En los últimos años, hemos sido testigos del deterioro progresivo en el Ministerio de Educación, una situación que parece no preocupar a nadie. Es como si el tan luchado 4% del PIB destinado a la educación careciera de dolientes dispuestos a protegerlo.
Resulta inconcebible que una institución que maneja el mayor presupuesto del Estado enfrente un déficit de aulas. ¿Cómo es posible que, a pesar de los recursos asignados, se sigan construyendo escuelas a medias y se observe un deterioro palpable en la infraestructura existente, mientras prevalece un preocupante silencio sobre esta realidad?
Y, ¿qué podemos decir de la calidad educativa? Es una vergüenza nacional. Los niños no están aprendiendo, muchos permanecen fuera de las aulas, y el rendimiento escolar está por los suelos. La planificación en el Ministerio de Educación es deficiente, y lo único que escuchamos son excusas y justificaciones ante estos problemas, que parecen no tener fin.
La debilidad en los libros de texto es otro síntoma del caos. La inversión en estos materiales es incalculable, y sin embargo, los errores en su contenido son inadmisibles y reflejan una falta de rigor y de control que perjudica a toda una generación.
++++++++++
• TAREAS Y EJERCICIOS:
A) Responda, según el texto sobre el Ministerio de Educación:
(i) ¿Qué porcentaje del PIB se destina a la educación?
(ii) ¿De qué carece la institución, pese a manejar el mayor presupuesto del Estado?
(iii) ¿Cómo se califica la inversión en libros de texto?
B) Duplique el fragmento del texto sobre el Ministerio de Educación que comienza con "Resulta inconcebible que" y sigue hasta "sobre esta realidad?".
C) Retome el texto sobre el Ministerio de Educación y continúelo a partir de su última oración.
El material no guarda relación alguna con el texto sobre el Ministerio de Educación.

• MATERIAL PROPORCIONADO:
++++++++++
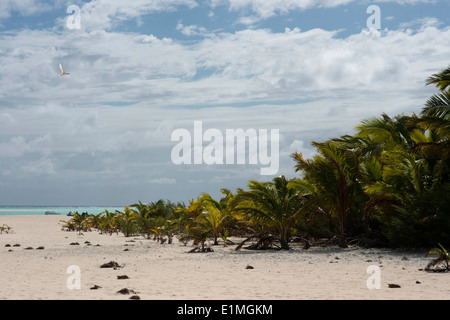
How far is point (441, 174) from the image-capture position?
1544 centimetres

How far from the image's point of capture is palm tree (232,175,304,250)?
1723 centimetres

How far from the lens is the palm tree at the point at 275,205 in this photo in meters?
17.2

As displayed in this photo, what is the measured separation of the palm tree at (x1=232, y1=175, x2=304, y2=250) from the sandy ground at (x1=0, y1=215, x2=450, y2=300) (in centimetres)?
101

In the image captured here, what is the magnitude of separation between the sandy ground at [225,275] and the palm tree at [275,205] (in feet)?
3.31

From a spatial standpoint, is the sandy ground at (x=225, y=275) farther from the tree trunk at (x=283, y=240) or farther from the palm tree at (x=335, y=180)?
the palm tree at (x=335, y=180)

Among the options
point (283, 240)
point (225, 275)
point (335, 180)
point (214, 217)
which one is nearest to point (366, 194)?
point (335, 180)

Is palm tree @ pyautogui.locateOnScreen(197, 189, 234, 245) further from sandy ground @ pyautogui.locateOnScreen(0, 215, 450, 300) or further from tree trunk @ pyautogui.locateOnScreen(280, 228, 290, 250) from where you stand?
sandy ground @ pyautogui.locateOnScreen(0, 215, 450, 300)

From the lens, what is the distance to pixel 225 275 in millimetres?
11047

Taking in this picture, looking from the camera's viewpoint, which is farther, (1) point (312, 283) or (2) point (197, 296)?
(1) point (312, 283)

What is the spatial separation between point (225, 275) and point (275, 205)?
6435 mm

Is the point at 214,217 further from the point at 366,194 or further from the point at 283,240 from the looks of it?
the point at 366,194
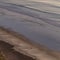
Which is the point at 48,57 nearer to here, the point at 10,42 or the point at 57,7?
the point at 10,42

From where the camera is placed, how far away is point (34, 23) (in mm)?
11906

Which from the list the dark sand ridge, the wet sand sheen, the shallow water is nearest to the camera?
the wet sand sheen

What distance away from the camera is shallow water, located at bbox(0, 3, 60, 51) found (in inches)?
372

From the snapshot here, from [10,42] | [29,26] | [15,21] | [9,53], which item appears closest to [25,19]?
[15,21]

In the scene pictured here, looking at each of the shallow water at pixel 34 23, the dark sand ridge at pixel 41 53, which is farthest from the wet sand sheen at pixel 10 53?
the shallow water at pixel 34 23

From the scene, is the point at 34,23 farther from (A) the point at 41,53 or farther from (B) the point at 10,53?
(B) the point at 10,53

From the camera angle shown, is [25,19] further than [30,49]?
Yes

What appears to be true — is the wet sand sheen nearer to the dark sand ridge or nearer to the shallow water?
the dark sand ridge

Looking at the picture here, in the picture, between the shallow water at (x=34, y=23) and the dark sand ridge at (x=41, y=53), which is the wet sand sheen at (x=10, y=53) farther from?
the shallow water at (x=34, y=23)

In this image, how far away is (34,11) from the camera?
14578 mm

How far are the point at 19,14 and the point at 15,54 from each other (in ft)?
21.7

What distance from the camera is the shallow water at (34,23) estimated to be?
9459 mm

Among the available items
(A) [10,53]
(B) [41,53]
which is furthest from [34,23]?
(A) [10,53]

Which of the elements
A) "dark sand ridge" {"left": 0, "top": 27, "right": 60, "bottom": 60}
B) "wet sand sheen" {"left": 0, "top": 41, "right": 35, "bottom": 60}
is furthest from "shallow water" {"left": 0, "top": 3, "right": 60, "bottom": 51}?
"wet sand sheen" {"left": 0, "top": 41, "right": 35, "bottom": 60}
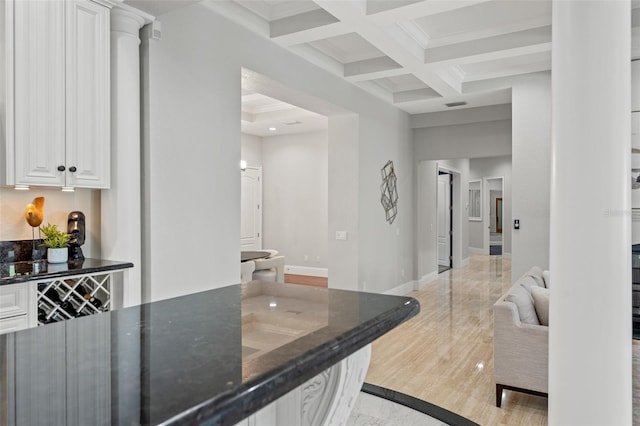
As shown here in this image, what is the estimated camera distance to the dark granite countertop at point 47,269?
2105 millimetres

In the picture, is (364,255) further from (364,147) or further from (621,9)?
(621,9)

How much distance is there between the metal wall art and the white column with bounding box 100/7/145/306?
3.98 meters

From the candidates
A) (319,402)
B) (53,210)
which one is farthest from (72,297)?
(319,402)

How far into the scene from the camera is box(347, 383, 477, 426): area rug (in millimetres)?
2539

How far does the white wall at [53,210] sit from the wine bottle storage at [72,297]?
0.25 m

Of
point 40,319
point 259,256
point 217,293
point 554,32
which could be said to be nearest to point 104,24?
point 40,319

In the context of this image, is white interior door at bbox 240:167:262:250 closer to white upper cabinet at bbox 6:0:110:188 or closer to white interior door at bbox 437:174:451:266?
white interior door at bbox 437:174:451:266

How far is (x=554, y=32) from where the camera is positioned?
175 centimetres

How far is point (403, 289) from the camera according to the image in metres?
6.92

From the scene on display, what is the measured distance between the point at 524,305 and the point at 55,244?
118 inches

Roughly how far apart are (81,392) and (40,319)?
2111 mm

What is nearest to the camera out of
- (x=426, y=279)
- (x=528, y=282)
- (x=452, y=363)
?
(x=528, y=282)

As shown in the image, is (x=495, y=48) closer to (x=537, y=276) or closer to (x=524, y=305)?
(x=537, y=276)

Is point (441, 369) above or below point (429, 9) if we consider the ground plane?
below
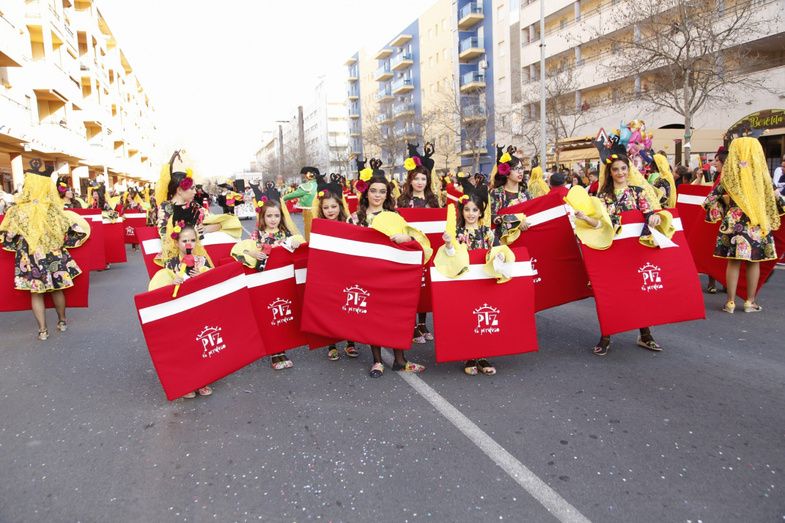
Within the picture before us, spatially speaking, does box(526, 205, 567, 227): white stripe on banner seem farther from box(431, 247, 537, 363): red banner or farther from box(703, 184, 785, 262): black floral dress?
box(703, 184, 785, 262): black floral dress

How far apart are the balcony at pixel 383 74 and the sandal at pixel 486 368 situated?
68.9 m

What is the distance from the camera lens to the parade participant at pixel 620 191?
5.44 m

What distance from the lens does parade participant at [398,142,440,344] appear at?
20.3 ft

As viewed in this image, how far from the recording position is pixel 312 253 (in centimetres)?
498

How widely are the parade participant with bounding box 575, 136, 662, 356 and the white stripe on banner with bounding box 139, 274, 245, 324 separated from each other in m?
3.38

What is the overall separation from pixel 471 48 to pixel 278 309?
4725 centimetres

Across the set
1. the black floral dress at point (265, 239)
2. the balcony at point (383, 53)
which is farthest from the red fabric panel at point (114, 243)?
the balcony at point (383, 53)

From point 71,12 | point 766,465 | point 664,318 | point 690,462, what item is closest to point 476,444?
point 690,462

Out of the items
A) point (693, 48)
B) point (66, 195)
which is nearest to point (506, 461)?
point (66, 195)

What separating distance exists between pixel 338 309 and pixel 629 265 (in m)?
2.65

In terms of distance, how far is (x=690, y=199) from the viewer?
8.31 metres

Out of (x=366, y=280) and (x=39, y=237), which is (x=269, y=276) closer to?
(x=366, y=280)

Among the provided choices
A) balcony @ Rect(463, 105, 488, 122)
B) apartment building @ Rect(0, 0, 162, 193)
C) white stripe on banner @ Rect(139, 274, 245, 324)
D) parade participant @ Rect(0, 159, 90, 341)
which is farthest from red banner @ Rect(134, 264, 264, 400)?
balcony @ Rect(463, 105, 488, 122)

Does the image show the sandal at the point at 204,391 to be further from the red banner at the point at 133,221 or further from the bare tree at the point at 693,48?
the bare tree at the point at 693,48
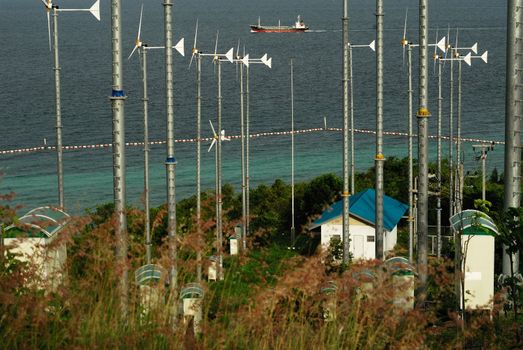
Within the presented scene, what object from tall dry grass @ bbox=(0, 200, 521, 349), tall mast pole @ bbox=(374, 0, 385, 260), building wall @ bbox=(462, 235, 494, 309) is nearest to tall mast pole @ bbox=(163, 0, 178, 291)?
tall mast pole @ bbox=(374, 0, 385, 260)

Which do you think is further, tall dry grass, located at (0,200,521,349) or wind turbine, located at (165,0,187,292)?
wind turbine, located at (165,0,187,292)

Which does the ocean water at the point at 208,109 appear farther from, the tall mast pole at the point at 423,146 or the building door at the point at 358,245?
the building door at the point at 358,245

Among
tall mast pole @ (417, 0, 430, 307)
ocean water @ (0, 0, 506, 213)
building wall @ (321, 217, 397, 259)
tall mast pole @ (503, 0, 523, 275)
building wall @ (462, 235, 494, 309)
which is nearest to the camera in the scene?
tall mast pole @ (503, 0, 523, 275)

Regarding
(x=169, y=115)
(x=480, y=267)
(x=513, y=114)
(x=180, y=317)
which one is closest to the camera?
(x=180, y=317)

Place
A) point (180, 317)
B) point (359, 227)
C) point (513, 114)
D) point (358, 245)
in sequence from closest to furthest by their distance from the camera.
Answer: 1. point (180, 317)
2. point (513, 114)
3. point (359, 227)
4. point (358, 245)

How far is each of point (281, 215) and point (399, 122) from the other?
4401 centimetres

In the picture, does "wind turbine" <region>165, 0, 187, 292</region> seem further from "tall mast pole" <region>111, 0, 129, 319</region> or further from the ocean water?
the ocean water

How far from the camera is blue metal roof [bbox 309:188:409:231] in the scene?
32.2 metres

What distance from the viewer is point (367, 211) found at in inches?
1287

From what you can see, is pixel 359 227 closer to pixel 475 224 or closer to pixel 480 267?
pixel 480 267

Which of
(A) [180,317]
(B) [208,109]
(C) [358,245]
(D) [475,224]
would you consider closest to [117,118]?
(A) [180,317]

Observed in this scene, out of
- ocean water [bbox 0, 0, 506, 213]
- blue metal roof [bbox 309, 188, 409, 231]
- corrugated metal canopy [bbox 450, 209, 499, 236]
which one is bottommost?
corrugated metal canopy [bbox 450, 209, 499, 236]

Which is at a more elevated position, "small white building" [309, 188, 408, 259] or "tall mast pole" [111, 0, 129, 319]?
"tall mast pole" [111, 0, 129, 319]

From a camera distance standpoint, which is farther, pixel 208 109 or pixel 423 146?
pixel 208 109
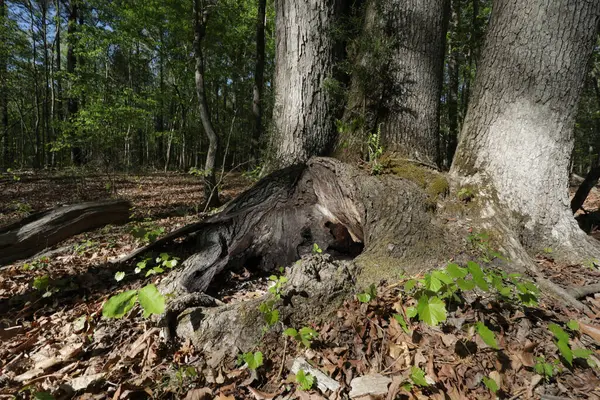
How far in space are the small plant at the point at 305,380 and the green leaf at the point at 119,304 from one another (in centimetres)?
91

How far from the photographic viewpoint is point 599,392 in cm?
133

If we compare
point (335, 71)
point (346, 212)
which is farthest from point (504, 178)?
point (335, 71)

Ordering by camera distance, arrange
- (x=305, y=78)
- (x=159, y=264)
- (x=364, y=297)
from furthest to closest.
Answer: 1. (x=305, y=78)
2. (x=159, y=264)
3. (x=364, y=297)

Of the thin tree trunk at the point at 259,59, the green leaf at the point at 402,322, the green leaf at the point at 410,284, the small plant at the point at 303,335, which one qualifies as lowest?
the small plant at the point at 303,335

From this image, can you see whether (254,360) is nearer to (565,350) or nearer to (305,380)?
(305,380)

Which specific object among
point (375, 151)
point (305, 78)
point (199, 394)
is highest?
point (305, 78)

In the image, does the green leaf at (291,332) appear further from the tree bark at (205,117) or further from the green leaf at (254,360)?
the tree bark at (205,117)

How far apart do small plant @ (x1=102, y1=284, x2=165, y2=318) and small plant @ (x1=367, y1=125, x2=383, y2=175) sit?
230cm

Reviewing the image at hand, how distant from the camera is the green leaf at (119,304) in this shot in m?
1.38

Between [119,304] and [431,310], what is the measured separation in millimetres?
1616

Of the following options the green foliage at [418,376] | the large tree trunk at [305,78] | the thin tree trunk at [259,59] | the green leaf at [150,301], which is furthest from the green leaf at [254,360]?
the thin tree trunk at [259,59]

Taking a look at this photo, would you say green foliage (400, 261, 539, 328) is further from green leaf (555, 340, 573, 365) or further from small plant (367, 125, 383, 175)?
small plant (367, 125, 383, 175)

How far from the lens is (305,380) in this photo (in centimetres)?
141

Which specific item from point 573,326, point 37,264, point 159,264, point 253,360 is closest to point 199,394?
point 253,360
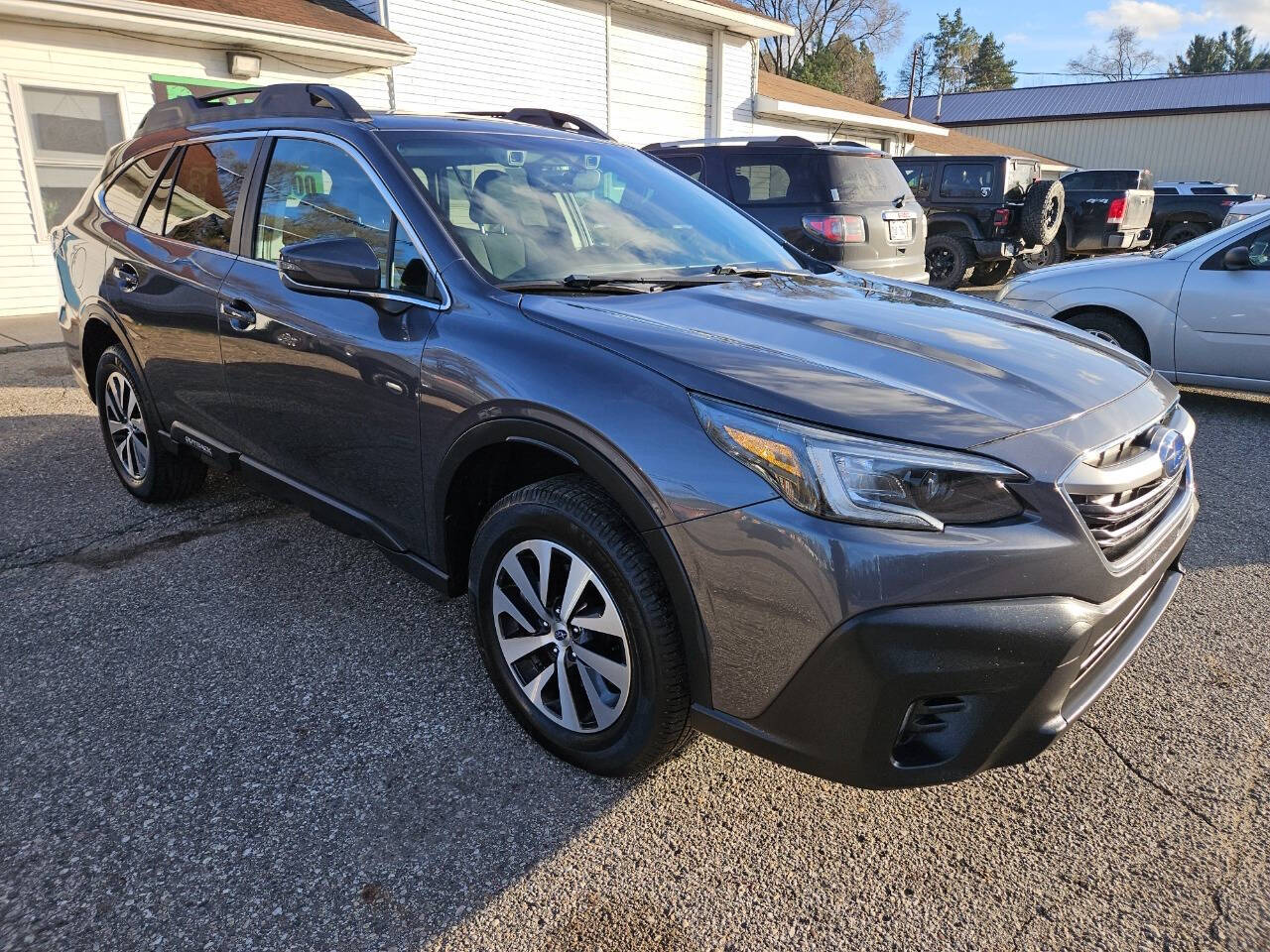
++++++++++
• PROBLEMAS RESUELTOS:
A)
(i) El 4% del PIB.
(ii) De aulas: enfrenta un déficit de aulas.
(iii) Como incalculable.

B)
Resulta inconcebible que una institución que maneja el mayor presupuesto del Estado enfrente un déficit de aulas. ¿Cómo es posible que, a pesar de los recursos asignados, se sigan construyendo escuelas a medias y se observe un deterioro palpable en la infraestructura existente, mientras prevalece un preocupante silencio sobre esta realidad?

C)
Además, observamos con indignación cómo se abusa de los recursos del Estado, con tiendas vendiendo los uniformes que deberían distribuirse gratuitamente a los estudiantes del país. Este es un atropello que no puede pasar desapercibido.
El presidente debe realizar cambios drásticos, no solo en los altos cargos del ministerio, sino en la visión misma de la educación. Se requiere una planificación audaz y efectiva que logre elevar nuestro sistema educativo a la altura de 40,000 pies, donde debería estar. Es evidente que la educación está en crisis, y si no actuamos con decisión, el colapso será inevitable.
El silencio no puede seguir siendo una excusa para justificar el fracaso. Debemos aspirar a un cambio profundo y genuino. De lo contrario, quedará claro que la educación en la República Dominicana no tiene quien la defienda.